Task requirements ->
(1) In the forum post about crediting contributions to Crafty, who is named as the inventor of skip lists, and in what year?
(2) Continue the forum post about crediting contributions to Crafty from the point where it stops.

Author: Dann Corbit
Date: 22:57:06 10/29/99
Go up one level in this thread
On October 30, 1999 at 01:37:17, Will Singleton wrote:
[snip]
>Fair enough. So, will you be crediting them as co-authors? Is Crafty now a
>collaborative project, not a program by Robert Hyatt? If these contributions
>are significant, you must relinquish sole authorship. And if your goal is to
>advance the science, rather than crafty by itself, I'd think that would be a
>natural thing to do.
He has always given credit where credit is due. Here, for instance, is a
contribution by Eugene Nalimov in version 9.6 of the tool, that has been
documented in file main.c:
9.6 legal move test re-inserted in Search() since null-moves could
make it overlook the fact that a move was illegal. new assembly
code for X86 improves performance about 1/3, very similarly to
the results obtained with the sparc-20 assembly code. this was
contributed by Eugene Nalimov and is a welcome addition.
There are several other places where he specifically mentions the work of
others.
I don't know if that makes Eugene a co-author, even though the egtb.cpp code is
100% Eugene. I think you have to ask both gentlemen about it.
Here is a fragment from a header file of something I wrote:
/*****************************************************************
This C++ template is explicitly donated to the public domain by
Dann Corbit and SolutionsIQ
******************************************************************/
//===========================================================================
// Skiplist implementation
// Written in 1997 by Danniel R. Corbit for SolutionsIQ
//
// Skip Lists are a probabilistic alternative to balanced trees, as
// described in the June 1990 issue of CACM and were invented by
// William Pugh in 1987.
//
// Skip lists are balanced by consulting a random number generator.
// Though skip lists have bad worst-case performance, no input sequence
// consistently produces the worst-case performance (much like quicksort
// when the pivot element is chosen randomly). It is very unlikely a skip
// list data structure will be significantly unbalanced (e.g., for a
// dictionary of more than 250 elements, the chance that a search will take
// more than 3 times the expected time is less than one in a million). Skip
// lists have balance properties similar to that of search trees built by
// random insertions, yet do not require insertions to be random.

Provided data ->

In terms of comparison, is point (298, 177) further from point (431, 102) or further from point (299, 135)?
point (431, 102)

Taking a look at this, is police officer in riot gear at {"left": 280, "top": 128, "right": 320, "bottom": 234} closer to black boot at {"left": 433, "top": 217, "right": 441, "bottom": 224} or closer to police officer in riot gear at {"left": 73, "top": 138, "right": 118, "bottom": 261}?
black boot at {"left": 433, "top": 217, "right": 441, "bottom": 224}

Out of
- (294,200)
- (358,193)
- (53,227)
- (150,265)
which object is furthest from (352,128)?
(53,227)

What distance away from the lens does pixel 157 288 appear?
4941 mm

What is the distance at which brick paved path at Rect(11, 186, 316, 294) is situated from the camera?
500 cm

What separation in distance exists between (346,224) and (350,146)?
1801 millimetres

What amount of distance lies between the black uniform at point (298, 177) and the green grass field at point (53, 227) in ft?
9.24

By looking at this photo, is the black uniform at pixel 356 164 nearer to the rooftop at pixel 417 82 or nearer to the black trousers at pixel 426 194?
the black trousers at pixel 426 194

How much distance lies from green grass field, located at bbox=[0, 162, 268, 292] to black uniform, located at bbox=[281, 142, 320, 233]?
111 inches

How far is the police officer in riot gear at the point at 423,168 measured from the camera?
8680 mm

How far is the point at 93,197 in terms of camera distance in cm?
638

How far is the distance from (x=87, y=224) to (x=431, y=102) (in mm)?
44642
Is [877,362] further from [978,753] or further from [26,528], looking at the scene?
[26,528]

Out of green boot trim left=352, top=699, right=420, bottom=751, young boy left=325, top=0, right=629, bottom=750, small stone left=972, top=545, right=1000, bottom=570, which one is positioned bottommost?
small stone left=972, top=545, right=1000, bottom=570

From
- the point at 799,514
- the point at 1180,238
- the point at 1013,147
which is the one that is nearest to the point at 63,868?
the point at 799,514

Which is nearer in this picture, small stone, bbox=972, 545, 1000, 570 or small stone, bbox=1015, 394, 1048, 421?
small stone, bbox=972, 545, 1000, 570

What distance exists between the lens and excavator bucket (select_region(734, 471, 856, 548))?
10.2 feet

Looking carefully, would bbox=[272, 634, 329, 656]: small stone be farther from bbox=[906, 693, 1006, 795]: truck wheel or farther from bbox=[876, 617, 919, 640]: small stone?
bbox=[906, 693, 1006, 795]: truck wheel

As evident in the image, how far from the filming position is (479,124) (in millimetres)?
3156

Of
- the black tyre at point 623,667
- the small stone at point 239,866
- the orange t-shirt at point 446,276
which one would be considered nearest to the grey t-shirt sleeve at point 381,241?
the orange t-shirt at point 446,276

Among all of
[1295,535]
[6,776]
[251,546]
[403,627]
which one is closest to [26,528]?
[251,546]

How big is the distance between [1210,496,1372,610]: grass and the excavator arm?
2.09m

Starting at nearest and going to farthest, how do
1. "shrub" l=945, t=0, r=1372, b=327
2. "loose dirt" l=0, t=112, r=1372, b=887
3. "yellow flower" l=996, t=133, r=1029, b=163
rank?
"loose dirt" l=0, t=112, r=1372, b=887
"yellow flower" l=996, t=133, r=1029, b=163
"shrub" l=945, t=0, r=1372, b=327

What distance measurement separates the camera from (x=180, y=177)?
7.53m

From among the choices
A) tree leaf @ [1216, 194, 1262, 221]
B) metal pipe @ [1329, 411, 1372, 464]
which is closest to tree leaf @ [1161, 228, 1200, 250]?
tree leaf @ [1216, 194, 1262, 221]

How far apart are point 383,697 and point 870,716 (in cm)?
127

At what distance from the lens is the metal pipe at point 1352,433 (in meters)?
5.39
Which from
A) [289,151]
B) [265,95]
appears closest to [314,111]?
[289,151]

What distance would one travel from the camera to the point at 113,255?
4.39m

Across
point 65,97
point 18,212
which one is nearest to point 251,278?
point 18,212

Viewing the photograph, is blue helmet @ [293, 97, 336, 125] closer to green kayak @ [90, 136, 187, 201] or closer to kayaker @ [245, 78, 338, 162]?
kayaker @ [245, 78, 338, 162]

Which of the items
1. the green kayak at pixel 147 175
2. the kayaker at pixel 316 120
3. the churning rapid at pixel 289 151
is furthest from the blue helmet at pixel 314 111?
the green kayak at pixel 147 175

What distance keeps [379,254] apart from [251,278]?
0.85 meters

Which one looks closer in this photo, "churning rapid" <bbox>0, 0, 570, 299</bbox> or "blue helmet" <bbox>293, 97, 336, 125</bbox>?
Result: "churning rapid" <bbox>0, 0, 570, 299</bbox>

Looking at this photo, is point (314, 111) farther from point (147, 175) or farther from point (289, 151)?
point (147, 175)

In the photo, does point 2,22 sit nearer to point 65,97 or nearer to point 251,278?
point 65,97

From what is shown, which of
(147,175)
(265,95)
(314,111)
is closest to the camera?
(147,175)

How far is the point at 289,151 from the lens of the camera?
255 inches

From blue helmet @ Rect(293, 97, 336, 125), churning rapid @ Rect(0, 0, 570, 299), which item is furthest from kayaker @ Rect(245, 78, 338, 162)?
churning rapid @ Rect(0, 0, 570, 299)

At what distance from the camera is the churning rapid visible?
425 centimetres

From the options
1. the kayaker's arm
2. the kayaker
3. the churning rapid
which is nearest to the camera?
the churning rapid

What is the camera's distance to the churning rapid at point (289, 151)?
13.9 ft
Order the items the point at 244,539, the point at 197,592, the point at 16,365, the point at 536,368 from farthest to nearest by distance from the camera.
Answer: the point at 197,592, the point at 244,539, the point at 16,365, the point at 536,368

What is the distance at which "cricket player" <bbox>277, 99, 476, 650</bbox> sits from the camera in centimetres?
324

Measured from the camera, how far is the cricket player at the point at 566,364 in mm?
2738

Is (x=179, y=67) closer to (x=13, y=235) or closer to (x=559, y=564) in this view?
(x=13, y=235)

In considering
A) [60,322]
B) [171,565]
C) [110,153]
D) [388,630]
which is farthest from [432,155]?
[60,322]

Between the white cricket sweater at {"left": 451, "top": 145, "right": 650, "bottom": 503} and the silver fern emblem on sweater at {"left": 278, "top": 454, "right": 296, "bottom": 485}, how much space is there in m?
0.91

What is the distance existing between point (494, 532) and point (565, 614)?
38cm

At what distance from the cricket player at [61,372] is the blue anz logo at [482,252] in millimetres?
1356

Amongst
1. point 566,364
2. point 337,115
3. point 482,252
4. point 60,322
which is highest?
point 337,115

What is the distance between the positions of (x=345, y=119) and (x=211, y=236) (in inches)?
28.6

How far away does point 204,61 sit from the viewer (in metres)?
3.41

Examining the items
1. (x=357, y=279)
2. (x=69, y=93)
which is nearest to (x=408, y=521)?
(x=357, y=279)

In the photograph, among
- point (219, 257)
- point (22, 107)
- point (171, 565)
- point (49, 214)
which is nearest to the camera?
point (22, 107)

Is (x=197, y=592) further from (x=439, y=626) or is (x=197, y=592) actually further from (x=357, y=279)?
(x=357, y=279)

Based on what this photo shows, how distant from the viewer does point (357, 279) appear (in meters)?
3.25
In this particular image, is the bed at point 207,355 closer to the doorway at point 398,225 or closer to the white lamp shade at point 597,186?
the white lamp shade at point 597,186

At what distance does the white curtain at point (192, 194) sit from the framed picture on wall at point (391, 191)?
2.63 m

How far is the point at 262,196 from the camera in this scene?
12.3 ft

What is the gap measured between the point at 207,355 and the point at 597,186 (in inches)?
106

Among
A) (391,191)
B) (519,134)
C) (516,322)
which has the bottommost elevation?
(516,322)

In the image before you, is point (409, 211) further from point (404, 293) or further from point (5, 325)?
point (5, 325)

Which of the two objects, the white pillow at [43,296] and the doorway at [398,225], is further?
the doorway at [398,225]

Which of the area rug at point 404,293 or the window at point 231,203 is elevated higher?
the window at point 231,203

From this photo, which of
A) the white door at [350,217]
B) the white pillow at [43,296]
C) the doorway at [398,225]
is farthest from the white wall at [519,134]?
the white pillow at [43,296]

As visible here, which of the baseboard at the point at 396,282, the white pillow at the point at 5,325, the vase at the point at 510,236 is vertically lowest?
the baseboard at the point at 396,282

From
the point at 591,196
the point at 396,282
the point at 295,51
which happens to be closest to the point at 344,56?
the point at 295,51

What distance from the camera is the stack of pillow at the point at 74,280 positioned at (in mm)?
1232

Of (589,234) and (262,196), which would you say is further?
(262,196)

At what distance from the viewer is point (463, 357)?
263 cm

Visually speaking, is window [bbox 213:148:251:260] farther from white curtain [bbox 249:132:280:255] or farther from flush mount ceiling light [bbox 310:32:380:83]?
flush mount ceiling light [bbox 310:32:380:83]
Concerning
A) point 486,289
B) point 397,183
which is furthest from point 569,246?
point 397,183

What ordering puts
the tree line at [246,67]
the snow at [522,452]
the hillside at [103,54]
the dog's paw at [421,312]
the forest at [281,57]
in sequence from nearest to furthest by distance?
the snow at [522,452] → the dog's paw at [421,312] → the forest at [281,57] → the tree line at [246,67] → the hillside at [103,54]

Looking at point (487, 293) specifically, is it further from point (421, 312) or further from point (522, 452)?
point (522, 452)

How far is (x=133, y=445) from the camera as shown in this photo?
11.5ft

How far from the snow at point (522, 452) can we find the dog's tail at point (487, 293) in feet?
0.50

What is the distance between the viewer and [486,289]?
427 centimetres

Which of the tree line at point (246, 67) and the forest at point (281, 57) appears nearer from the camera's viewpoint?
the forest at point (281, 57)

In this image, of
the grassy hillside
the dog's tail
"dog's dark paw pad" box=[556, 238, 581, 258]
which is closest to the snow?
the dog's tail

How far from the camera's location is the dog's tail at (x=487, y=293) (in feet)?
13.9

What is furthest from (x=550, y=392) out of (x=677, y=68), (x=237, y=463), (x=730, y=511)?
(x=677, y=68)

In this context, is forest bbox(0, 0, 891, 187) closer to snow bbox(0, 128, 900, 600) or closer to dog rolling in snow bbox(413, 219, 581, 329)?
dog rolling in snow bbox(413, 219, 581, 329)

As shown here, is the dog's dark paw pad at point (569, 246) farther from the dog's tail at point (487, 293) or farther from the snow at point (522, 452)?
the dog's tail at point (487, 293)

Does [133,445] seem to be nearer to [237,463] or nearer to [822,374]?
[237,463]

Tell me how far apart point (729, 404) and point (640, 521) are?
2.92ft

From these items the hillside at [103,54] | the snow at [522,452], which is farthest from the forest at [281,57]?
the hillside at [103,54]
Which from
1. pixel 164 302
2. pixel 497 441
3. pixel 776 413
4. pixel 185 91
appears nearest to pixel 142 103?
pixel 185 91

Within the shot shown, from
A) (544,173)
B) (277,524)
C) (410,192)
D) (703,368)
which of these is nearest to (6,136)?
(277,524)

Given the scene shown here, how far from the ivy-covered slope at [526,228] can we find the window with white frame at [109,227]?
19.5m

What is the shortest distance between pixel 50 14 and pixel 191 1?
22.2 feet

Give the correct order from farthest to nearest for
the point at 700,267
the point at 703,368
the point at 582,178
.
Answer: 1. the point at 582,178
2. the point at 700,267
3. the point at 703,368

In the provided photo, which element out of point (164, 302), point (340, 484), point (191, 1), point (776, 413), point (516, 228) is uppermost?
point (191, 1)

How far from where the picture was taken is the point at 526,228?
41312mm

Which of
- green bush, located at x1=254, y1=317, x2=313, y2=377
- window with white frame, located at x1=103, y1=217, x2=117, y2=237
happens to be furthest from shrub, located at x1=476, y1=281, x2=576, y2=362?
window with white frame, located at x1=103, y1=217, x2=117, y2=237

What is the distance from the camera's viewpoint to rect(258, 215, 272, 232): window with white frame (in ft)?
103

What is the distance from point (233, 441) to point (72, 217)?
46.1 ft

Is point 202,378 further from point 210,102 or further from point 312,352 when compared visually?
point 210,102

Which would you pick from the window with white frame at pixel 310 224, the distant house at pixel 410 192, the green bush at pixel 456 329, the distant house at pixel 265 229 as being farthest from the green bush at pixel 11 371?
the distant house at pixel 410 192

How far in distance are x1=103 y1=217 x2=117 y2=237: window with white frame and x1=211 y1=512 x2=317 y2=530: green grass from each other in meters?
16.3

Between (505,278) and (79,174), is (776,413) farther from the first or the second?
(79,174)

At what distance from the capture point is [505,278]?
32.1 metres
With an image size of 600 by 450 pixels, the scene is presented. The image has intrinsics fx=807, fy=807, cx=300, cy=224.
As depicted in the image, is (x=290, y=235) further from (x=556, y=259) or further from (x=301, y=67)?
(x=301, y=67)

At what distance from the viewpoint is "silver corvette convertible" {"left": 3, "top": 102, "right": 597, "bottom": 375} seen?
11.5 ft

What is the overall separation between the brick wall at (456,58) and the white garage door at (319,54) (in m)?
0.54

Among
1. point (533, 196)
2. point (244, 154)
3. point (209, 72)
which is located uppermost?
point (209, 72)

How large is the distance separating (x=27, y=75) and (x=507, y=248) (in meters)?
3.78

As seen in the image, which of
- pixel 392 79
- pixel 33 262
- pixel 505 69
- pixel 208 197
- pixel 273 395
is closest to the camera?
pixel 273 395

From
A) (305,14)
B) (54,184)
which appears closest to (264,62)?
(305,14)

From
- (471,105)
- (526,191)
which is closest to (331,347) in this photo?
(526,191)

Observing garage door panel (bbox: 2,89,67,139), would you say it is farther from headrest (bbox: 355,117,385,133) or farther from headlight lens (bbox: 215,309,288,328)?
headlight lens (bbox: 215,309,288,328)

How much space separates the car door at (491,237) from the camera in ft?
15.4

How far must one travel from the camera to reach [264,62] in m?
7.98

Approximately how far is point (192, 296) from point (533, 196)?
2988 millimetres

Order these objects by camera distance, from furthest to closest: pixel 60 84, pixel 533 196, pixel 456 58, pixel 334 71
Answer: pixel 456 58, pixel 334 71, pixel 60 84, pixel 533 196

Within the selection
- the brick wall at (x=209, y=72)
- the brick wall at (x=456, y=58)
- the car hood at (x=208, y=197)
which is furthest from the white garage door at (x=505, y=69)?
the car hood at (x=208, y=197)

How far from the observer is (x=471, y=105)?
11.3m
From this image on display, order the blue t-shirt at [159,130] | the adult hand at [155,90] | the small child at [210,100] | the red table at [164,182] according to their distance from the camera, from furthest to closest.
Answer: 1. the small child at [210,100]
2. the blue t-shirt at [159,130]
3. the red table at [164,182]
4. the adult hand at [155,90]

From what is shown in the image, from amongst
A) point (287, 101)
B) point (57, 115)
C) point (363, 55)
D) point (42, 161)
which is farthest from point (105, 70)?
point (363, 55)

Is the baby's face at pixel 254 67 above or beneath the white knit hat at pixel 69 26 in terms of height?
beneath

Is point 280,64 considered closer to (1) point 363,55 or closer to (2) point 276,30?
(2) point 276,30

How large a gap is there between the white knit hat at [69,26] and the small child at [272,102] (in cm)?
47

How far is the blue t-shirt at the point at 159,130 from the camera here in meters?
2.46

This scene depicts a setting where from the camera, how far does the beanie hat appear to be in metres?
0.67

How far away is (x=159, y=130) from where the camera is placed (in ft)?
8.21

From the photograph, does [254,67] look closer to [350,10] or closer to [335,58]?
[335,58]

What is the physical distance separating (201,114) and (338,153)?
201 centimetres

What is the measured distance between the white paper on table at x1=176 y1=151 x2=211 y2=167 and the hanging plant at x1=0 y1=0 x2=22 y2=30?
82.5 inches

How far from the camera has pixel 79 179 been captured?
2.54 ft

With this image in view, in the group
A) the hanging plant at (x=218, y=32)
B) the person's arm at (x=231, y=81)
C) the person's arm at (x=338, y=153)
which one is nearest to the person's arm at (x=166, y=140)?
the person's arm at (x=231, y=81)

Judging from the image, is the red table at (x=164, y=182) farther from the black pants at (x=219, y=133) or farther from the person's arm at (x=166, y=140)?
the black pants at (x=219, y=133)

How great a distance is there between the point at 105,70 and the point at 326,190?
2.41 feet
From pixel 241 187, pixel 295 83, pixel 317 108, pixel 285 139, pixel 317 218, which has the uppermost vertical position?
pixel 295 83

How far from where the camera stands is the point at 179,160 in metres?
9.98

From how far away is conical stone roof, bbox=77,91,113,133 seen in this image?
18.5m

Exercise results ->
(1) William Pugh, in 1987.

(2)
// Balancing a data structure probabilistically is easier than
// explicitly maintaining the balance. For many applications, skip lists
// are a more natural representation than trees, also leading to simpler
// algorithms. The simplicity of skip list algorithms makes them easier to
// implement and provides significant constant factor speed improvements
// over balanced tree and self-adjusting tree algorithms. Skip lists are
// also very space efficient. They can easily be configured to require an
// average of 1 1/3 pointers per element (or even less) and do not require
// balance or priority information to be stored with each node.
//
// A Postscript version of Mr. Pugh's report is available via anonymous ftp
// from mimsy.cs.umd.edu.
//
// The author can be contacted at pugh@cs.umd.edu.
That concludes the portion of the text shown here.